Is that documented anywhere? I just re-read some of the documentation and I couldn't find it called out explicitly. I can't tell you how times I've heard it recommended to initialize state that way. If that behavior is discouraged, it may be worth explicitly calling it out because, at least in the swath of the iOS community I've interacted with, that's a pretty widely accepted way of doing things.
The cases where it will appear to work are in cases where you know the view will only really be created once, e.g. in a top level of a sheet, or an “editor” view where it’ll be removed from the hierarchy after editing. If you’re relying on the fact that view won’t be re-initialized, it’s probably fine?
I’ve used this pattern in exactly these circumstances, i.e. in the top-level view in a sheet where the initial state comes from the outside, but where the state is thereafter owned and managed by the view. Why does this only ”appear to work”? What could go wrong that I’m not aware of? And what should I use instead?
wow.. just... wow. I expected to come back to a bunch of replies about.. you know.. the actual problem I posted (default init scope) and I come back to a hijacked discussion about swiftui state var behavior. Do I need to start a new post all over again? This is why swift's official github repo needs an issues section instead of this forum.
Nah you're right. Sorry for the over-the-top response.

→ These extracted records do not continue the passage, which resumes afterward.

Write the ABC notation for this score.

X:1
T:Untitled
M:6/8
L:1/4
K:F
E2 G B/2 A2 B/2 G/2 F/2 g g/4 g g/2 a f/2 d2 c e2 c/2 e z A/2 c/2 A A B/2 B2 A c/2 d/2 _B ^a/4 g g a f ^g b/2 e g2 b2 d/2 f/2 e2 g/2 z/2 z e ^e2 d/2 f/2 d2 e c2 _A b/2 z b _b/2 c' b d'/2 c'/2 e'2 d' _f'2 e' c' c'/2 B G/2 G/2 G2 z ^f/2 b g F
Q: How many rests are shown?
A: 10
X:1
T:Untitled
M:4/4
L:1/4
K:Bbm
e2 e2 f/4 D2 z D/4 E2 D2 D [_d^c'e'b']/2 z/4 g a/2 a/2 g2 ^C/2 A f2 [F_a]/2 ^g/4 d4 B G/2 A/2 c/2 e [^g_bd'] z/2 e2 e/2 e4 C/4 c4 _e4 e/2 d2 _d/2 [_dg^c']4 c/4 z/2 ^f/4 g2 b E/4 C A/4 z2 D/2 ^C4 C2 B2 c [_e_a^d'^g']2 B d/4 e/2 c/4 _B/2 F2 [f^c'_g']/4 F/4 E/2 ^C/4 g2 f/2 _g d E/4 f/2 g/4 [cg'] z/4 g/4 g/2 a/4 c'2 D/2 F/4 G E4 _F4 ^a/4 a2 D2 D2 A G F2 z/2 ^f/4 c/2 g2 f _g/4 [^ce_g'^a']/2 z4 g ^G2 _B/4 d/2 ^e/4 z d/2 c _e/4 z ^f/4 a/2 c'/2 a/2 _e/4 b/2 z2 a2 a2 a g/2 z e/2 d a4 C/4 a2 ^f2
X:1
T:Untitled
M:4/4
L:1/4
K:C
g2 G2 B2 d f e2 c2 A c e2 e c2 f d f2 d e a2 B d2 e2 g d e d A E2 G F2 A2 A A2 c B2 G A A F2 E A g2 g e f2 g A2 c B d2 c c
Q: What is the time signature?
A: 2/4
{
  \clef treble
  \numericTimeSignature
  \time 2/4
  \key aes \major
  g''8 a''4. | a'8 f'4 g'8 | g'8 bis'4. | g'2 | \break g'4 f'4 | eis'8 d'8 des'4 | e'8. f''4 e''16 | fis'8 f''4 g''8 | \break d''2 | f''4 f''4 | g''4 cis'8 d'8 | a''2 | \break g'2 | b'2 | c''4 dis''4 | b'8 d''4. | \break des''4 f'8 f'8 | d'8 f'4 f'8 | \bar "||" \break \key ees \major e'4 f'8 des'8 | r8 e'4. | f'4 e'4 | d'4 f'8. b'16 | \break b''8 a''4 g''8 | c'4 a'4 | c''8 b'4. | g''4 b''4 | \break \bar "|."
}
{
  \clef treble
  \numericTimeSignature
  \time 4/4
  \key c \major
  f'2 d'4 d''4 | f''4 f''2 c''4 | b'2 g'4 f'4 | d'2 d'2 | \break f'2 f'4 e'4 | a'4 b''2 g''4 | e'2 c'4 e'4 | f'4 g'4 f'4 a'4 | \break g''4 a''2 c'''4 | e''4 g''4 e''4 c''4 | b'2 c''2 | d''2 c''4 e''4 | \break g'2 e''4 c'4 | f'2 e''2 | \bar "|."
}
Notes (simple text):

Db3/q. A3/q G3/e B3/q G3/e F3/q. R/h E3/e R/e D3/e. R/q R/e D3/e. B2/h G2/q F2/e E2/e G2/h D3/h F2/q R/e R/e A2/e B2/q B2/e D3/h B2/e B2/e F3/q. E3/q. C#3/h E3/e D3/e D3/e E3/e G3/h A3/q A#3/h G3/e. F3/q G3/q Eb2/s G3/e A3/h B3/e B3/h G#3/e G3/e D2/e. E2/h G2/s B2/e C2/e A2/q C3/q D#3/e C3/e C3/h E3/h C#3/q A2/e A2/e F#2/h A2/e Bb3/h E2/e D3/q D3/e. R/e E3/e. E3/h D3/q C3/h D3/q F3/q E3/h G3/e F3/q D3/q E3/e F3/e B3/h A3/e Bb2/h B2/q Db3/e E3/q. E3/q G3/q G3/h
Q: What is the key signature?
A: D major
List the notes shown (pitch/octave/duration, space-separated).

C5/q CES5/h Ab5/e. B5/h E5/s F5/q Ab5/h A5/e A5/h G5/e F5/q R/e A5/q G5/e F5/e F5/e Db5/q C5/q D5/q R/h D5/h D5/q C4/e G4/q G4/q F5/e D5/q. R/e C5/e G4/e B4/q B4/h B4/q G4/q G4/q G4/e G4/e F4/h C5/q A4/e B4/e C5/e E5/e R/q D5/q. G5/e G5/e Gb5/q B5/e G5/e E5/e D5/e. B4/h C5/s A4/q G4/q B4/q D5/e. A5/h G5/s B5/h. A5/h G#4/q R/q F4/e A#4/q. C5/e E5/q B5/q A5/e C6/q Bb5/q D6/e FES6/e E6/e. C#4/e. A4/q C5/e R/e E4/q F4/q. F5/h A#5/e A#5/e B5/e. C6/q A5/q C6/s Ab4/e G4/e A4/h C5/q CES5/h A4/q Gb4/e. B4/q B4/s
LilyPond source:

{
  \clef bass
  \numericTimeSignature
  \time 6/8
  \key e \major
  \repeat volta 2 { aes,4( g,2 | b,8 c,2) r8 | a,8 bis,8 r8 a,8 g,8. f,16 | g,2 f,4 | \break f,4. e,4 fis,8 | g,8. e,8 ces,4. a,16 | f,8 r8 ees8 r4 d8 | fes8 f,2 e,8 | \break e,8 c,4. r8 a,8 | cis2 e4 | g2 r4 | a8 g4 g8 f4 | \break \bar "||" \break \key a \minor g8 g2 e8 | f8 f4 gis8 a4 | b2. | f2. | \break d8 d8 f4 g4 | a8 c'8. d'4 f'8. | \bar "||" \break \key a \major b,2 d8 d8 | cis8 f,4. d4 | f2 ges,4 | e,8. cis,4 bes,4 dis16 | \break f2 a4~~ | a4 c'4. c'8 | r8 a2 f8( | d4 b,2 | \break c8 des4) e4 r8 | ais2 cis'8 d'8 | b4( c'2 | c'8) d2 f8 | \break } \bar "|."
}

I'll dive more into the post referenced. It seems still a bit overkill for what I was after, just a basic almost C++ - like scope control over the default memberwise constructor
Btw you can generate the memberwise initializer via Xcode (right click on type > Refactor > Generate Memberwise Initializer) so you don’t have to write one out manually in this case. You can then tweak it as per your needs.
What, then, is the correct way to create a public initializer for a public view whose state variables are private and where the caller would like to specify an initial value for those variables?
Or are you saying that because they are private, the caller shouldn't know about them, the initializer shouldn't expose them, and that they should always have a default value? And if the caller really does need to know about them and supply a value that they should @Bindings instead of @State?
Multiple SwiftUI views have multiple initializers for multiple purposes. How do I create my own view that has a decent API with multiple initializers and accepts a BINDING in one case and no binding in another? I don't want to write self._binding = binding because it is obviously not an officially correct way, it is underscored.